__REQUIREMENT__: Write out every entry, unchanged. Skip any picture.
■ ■ ■ ■ ■ ■ ■
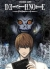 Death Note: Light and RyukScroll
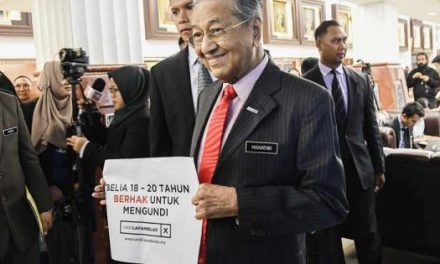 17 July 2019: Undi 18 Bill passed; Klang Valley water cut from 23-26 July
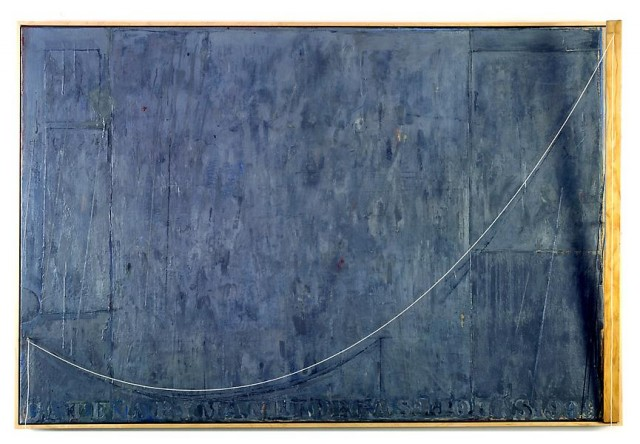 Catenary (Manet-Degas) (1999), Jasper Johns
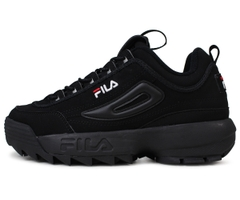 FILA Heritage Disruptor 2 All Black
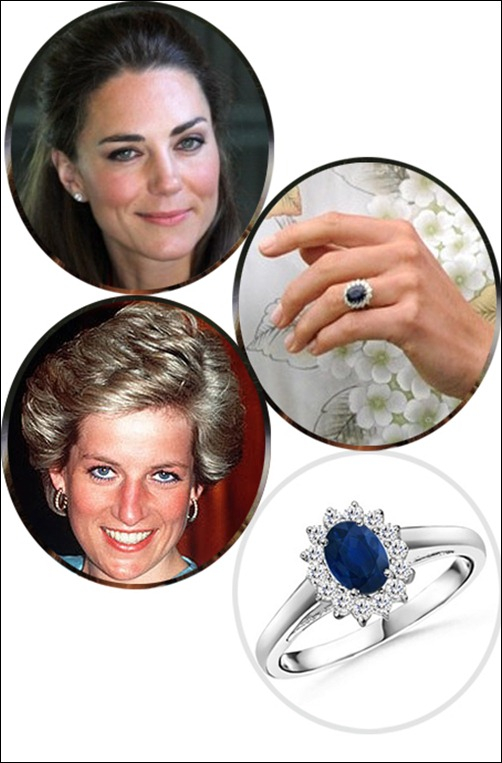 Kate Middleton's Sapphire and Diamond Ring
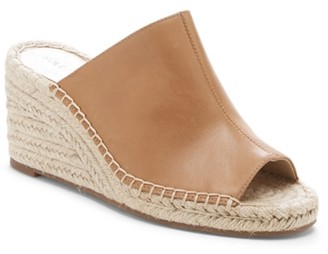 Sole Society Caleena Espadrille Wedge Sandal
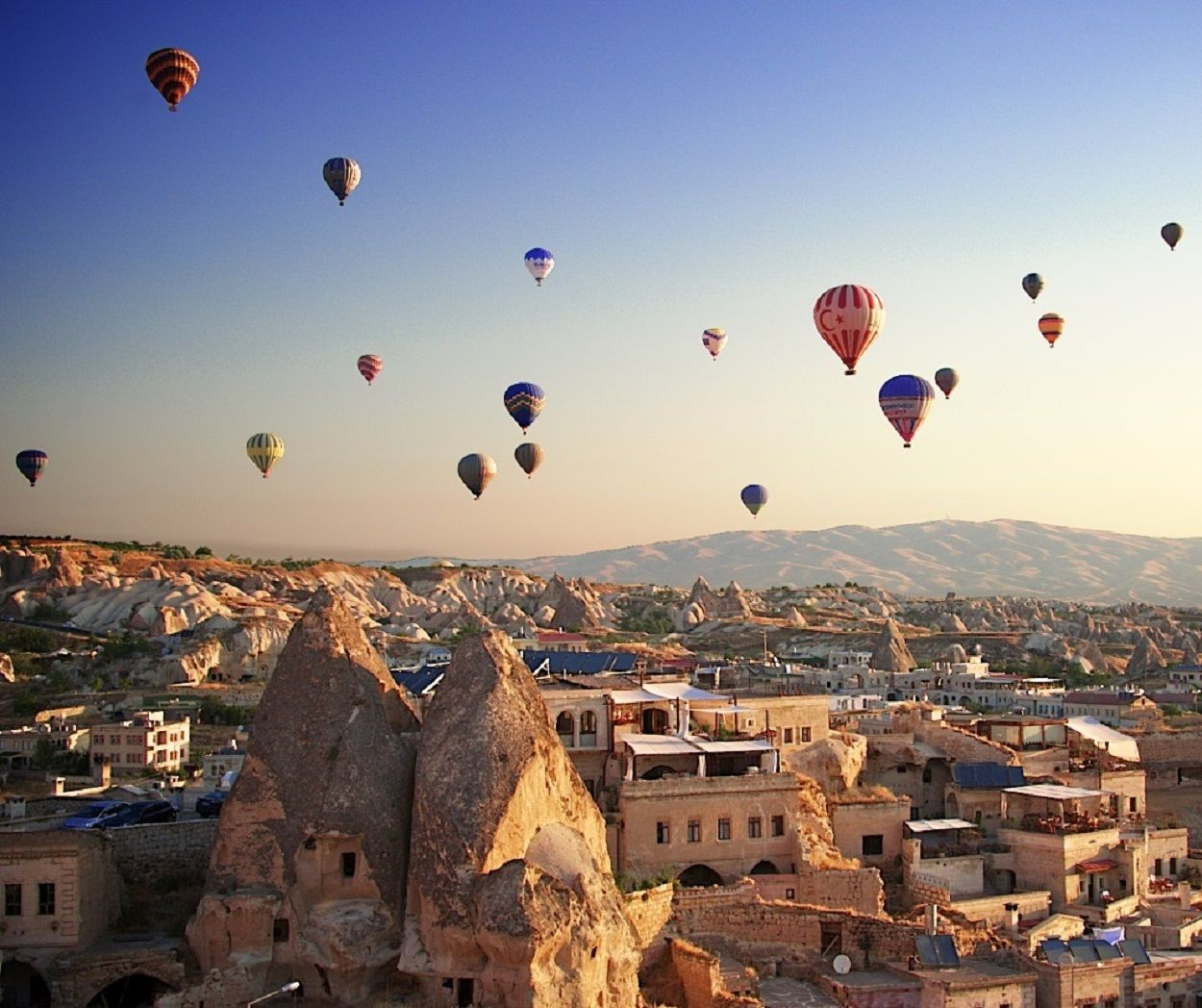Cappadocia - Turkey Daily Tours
■ ■ ■ ■ ■ ■ ■
__YOUR RESPONSE__:
 Death Note: Light and RyukScroll
 17 July 2019: Undi 18 Bill passed; Klang Valley water cut from 23-26 July
 Catenary (Manet-Degas) (1999), Jasper Johns
 FILA Heritage Disruptor 2 All Black
 Kate Middleton's Sapphire and Diamond Ring
 Sole Society Caleena Espadrille Wedge Sandal
Cappadocia - Turkey Daily Tours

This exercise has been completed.